Yalçın Küçük'ün son kitabı, "Materyalist Gözlerimle Yazarlarımız" altbaşlığını taşıyan"Tenkit" Tekin Yayınevi'nden çıktı.
Türk aydınını ele aldığı kitabın Nâzım Hikmet'le ilgili bölümlerinde hayli ses getirecek iddialarda bulunan Prof. Küçük, Nazım Hikmet'in hayatını kaybetmesine neden olan kalp krizini geçirirken eşi Vera'nın yan odada bir başkasıyla birlikte olduğunu ileri sürdü.

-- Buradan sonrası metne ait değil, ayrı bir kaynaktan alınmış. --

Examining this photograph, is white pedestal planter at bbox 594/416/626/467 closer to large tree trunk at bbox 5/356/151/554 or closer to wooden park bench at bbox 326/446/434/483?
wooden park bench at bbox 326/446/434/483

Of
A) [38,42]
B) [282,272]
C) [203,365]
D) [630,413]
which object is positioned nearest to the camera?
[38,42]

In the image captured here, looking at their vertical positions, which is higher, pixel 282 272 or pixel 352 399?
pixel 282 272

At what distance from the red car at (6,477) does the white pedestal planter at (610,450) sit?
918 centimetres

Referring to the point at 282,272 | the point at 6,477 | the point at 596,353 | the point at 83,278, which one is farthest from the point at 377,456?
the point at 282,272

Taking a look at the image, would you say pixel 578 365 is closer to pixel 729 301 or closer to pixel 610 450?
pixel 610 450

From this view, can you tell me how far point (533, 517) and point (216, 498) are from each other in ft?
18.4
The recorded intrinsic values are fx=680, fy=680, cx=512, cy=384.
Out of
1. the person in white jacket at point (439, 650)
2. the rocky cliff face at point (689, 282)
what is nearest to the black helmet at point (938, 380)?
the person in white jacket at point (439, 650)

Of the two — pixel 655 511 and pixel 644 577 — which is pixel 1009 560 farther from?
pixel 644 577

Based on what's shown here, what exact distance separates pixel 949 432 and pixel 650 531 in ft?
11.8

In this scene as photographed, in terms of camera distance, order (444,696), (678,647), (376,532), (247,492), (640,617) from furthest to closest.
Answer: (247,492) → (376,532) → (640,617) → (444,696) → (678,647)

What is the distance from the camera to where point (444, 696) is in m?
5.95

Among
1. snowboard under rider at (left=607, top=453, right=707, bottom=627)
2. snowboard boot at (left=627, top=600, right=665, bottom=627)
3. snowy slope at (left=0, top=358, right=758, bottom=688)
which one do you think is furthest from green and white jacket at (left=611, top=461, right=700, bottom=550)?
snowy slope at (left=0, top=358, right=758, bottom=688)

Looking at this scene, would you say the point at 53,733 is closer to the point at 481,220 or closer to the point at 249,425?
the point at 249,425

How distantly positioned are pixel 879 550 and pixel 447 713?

İşte Yalçın Küçük'ün kaleminden Tenkit'ten tartışma yaratacak o bölümler:
"Yalnızlık ve insansızlık, Nâzım'ın yazgısıdır.
İkinci vatanında, Nâzım'ın hiçbir işi yoktur.
Sadece "cephe" örgütlerinde bir konuşmacı ve şiir okuyucusudur. Kadın olarak payına düşen, sadece koleksiyonculardır. Bunlarla, sabahları yeni bir dünyaya uyanmak imkânsızdır. Nâzım, sabahları, şafakta, ancak aç karnına tüttürülen bir sigaradan tad almaktadır. Halbuki sabahlar, bütün kaygı ve düşüncelerden uzaktır. Düşünen bir insan için en büyük dünya sabahtır. Sevgi ve arzu, dünyasıdır. Sabah'tır. Yeni vatanında, Nâzım'ın sabahı yoktur.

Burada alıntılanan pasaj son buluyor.